BEGIN DATA

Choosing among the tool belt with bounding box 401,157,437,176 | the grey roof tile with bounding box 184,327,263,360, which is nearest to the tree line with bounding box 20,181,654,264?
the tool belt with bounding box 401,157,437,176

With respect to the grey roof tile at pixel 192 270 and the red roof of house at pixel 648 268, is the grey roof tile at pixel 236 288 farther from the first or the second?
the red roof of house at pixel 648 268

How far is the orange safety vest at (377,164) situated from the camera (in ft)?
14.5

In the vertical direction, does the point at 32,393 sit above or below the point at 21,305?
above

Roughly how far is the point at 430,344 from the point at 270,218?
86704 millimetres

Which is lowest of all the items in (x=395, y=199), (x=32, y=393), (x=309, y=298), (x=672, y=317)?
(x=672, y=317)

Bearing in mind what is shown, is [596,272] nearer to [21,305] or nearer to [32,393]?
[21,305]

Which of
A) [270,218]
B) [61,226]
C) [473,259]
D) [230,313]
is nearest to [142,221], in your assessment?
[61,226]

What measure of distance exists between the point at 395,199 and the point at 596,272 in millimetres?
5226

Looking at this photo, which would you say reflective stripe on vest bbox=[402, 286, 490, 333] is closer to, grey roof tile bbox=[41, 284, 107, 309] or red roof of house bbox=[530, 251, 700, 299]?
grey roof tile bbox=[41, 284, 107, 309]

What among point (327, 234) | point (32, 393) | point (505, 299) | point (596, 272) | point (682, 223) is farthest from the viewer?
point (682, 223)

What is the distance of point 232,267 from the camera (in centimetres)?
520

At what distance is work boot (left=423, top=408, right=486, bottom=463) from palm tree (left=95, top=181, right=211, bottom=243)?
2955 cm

END DATA

WHAT TO PRODUCE: Rewrite the part of the listing that begins with the line containing "At what distance" and runs through the end of the listing as a numbered list, omitting blank lines.

SOLUTION TO THE PROBLEM:
1. At what distance is work boot (left=423, top=408, right=486, bottom=463) from palm tree (left=95, top=181, right=211, bottom=243)?
2. 2955 cm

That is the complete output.